• [Work to be completed]
Reproduce all of the records exactly.

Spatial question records

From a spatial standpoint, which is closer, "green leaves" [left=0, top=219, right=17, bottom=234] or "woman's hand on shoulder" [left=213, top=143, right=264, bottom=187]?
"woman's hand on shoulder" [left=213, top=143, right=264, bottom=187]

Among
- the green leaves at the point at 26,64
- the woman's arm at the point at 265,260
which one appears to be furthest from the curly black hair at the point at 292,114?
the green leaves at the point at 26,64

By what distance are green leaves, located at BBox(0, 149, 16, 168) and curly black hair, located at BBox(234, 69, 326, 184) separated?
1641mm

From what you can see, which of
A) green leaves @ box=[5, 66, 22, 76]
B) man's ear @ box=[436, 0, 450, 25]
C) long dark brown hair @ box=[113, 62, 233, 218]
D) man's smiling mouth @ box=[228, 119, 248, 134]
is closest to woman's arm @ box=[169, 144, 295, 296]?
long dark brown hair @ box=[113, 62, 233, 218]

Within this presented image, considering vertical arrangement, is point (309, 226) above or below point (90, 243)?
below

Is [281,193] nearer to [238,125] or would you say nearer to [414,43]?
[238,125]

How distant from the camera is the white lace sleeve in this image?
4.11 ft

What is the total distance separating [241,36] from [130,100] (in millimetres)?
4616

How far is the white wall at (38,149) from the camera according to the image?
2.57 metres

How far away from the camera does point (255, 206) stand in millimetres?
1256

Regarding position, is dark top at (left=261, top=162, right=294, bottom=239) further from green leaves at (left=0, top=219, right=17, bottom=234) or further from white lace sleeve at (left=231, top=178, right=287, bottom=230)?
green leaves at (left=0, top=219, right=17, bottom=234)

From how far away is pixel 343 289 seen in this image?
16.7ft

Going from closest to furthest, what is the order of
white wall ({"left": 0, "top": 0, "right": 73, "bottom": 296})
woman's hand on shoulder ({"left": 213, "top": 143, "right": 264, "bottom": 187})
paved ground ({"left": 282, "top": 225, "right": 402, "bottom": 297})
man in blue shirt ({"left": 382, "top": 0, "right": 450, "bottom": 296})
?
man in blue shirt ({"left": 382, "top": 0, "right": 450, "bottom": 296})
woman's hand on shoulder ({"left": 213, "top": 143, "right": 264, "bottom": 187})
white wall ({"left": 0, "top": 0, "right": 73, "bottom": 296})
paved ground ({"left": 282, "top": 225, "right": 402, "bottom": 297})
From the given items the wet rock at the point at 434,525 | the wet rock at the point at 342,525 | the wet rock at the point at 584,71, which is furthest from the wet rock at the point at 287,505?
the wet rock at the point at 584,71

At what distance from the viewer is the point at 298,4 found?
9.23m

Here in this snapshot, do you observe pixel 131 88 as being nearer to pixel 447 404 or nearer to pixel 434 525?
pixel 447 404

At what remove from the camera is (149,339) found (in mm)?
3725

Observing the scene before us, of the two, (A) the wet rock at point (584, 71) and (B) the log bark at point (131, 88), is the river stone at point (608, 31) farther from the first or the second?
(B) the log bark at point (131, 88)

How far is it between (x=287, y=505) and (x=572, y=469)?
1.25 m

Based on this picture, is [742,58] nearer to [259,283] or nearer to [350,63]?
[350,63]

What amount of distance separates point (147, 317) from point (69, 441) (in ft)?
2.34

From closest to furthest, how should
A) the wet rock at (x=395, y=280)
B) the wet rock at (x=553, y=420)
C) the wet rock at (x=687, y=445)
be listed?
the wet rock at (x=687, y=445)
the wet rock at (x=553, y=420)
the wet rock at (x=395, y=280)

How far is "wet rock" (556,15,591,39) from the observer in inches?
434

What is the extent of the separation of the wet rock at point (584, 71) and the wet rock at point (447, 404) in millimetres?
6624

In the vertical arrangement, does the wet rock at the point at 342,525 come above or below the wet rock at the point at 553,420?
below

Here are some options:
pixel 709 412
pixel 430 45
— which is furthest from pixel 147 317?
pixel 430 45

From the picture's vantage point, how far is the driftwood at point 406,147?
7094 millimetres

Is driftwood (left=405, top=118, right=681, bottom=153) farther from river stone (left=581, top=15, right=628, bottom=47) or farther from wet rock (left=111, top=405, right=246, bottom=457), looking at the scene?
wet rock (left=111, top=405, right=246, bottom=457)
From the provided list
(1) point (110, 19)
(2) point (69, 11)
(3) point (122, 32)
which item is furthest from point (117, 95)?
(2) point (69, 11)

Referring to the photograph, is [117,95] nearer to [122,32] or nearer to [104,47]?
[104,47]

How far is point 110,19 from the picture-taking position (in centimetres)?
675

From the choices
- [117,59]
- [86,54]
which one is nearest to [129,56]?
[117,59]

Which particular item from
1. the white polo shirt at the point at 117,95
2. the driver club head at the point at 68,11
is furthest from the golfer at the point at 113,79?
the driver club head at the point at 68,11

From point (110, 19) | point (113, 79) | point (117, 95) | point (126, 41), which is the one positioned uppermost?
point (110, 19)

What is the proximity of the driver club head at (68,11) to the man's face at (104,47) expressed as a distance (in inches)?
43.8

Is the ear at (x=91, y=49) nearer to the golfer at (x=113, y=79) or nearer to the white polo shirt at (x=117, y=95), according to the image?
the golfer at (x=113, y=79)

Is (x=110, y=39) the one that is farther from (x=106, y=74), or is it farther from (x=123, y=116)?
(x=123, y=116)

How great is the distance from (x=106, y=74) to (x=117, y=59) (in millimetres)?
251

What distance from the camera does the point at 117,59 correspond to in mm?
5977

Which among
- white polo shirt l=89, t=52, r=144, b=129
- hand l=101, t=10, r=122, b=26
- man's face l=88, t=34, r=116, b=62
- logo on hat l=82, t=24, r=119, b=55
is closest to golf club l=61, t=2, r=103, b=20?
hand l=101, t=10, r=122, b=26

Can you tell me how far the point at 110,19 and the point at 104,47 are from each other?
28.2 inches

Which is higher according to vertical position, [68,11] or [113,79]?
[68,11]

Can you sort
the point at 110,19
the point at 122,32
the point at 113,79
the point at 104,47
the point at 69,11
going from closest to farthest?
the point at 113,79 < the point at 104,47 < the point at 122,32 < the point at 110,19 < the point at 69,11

• [Exercise answer]
From a spatial standpoint, which is closer, "green leaves" [left=0, top=219, right=17, bottom=234] or "woman's hand on shoulder" [left=213, top=143, right=264, bottom=187]?
"woman's hand on shoulder" [left=213, top=143, right=264, bottom=187]

Among
- the green leaves at the point at 26,64
- the woman's arm at the point at 265,260
which one appears to be furthest from the curly black hair at the point at 292,114?
the green leaves at the point at 26,64

By what distance are green leaves, located at BBox(0, 149, 16, 168) and curly black hair, located at BBox(234, 69, 326, 184) separated?
1641mm

From what you can see, which of
A) green leaves @ box=[5, 66, 22, 76]
B) man's ear @ box=[436, 0, 450, 25]
C) long dark brown hair @ box=[113, 62, 233, 218]
D) man's smiling mouth @ box=[228, 119, 248, 134]
is closest to woman's arm @ box=[169, 144, 295, 296]?
long dark brown hair @ box=[113, 62, 233, 218]

Within this presented image, considering vertical arrangement, is point (309, 226) above or below point (90, 243)?
below

Is [281,193] nearer to [238,125] or would you say nearer to [414,43]?
[238,125]

How distant from the camera is the white lace sleeve in this image?
4.11 ft

What is the total distance separating [241,36] from [130,100] (in millimetres)?
4616

How far is the white wall at (38,149) from the camera according to the image?
2.57 metres

How far away from the camera does point (255, 206) stand in millimetres?
1256

Regarding position, is dark top at (left=261, top=162, right=294, bottom=239) further from green leaves at (left=0, top=219, right=17, bottom=234) or further from white lace sleeve at (left=231, top=178, right=287, bottom=230)?
green leaves at (left=0, top=219, right=17, bottom=234)

From how far away is pixel 343 289 seen in this image?
16.7ft

Going from closest to furthest, what is the order of
white wall ({"left": 0, "top": 0, "right": 73, "bottom": 296})
woman's hand on shoulder ({"left": 213, "top": 143, "right": 264, "bottom": 187})
paved ground ({"left": 282, "top": 225, "right": 402, "bottom": 297})
man in blue shirt ({"left": 382, "top": 0, "right": 450, "bottom": 296})
?
man in blue shirt ({"left": 382, "top": 0, "right": 450, "bottom": 296})
woman's hand on shoulder ({"left": 213, "top": 143, "right": 264, "bottom": 187})
white wall ({"left": 0, "top": 0, "right": 73, "bottom": 296})
paved ground ({"left": 282, "top": 225, "right": 402, "bottom": 297})
From the given items the wet rock at the point at 434,525 | the wet rock at the point at 342,525 | the wet rock at the point at 584,71, which is furthest from the wet rock at the point at 287,505?
the wet rock at the point at 584,71

At what distance from the viewer is the point at 298,4 found?
9.23m

Here in this snapshot, do you observe pixel 131 88 as being nearer to pixel 447 404 or nearer to pixel 434 525?
pixel 447 404

At what remove from the camera is (149,339) found (in mm)?
3725

Observing the scene before us, of the two, (A) the wet rock at point (584, 71) and (B) the log bark at point (131, 88), is the river stone at point (608, 31) farther from the first or the second?
(B) the log bark at point (131, 88)

How far is it between (x=287, y=505) and (x=572, y=469)?
1.25 m

Based on this picture, is [742,58] nearer to [259,283] or nearer to [350,63]?
[350,63]

What amount of distance separates point (147, 317) from point (69, 441) (in ft)?
2.34

From closest to furthest, how should
A) the wet rock at (x=395, y=280)
B) the wet rock at (x=553, y=420)
C) the wet rock at (x=687, y=445)
be listed?
the wet rock at (x=687, y=445)
the wet rock at (x=553, y=420)
the wet rock at (x=395, y=280)

How far is "wet rock" (556,15,591,39) from the observer in inches?
434

What is the extent of the separation of the wet rock at point (584, 71) and the wet rock at point (447, 404) in millimetres?
6624

In the vertical arrangement, does the wet rock at the point at 342,525 come above or below the wet rock at the point at 553,420?
below

Here are some options:
pixel 709 412
pixel 430 45
— which is furthest from pixel 147 317?
pixel 430 45

From the picture's vantage point, how far is the driftwood at point 406,147?
7094 millimetres

Is driftwood (left=405, top=118, right=681, bottom=153) farther from river stone (left=581, top=15, right=628, bottom=47) or farther from wet rock (left=111, top=405, right=246, bottom=457), looking at the scene?
wet rock (left=111, top=405, right=246, bottom=457)
From the provided list
(1) point (110, 19)
(2) point (69, 11)
(3) point (122, 32)
which item is furthest from point (117, 95)?
(2) point (69, 11)

Referring to the photograph, is [117,95] nearer to [122,32] or nearer to [104,47]?
[104,47]

How far is point 110,19 from the picture-taking position (in centimetres)?
675

From the choices
- [117,59]
- [86,54]
which one is nearest to [129,56]?
[117,59]

Which particular item from
1. the white polo shirt at the point at 117,95
2. the driver club head at the point at 68,11
is furthest from the golfer at the point at 113,79?
the driver club head at the point at 68,11

From point (110, 19) | point (113, 79) | point (117, 95) | point (126, 41), which is the one positioned uppermost?
point (110, 19)

What is the proximity of the driver club head at (68,11) to the man's face at (104,47) expressed as a distance (in inches)?
43.8

Is the ear at (x=91, y=49) nearer to the golfer at (x=113, y=79) or nearer to the white polo shirt at (x=117, y=95), according to the image?
the golfer at (x=113, y=79)

Is (x=110, y=39) the one that is farther from (x=106, y=74), or is it farther from (x=123, y=116)?
(x=123, y=116)

How great is the distance from (x=106, y=74) to (x=117, y=59) (in millimetres)?
251

What distance from the camera does the point at 117,59 correspond to in mm?
5977

Which among
- white polo shirt l=89, t=52, r=144, b=129
- hand l=101, t=10, r=122, b=26
- man's face l=88, t=34, r=116, b=62
- logo on hat l=82, t=24, r=119, b=55
is closest to golf club l=61, t=2, r=103, b=20?
hand l=101, t=10, r=122, b=26

Can you tell me how far the point at 110,19 and the point at 104,47 are from each other?
28.2 inches

Which is higher according to vertical position, [68,11] or [113,79]?
[68,11]

Can you sort
the point at 110,19
the point at 122,32
the point at 113,79
the point at 104,47
the point at 69,11
going from closest to farthest?
the point at 113,79 < the point at 104,47 < the point at 122,32 < the point at 110,19 < the point at 69,11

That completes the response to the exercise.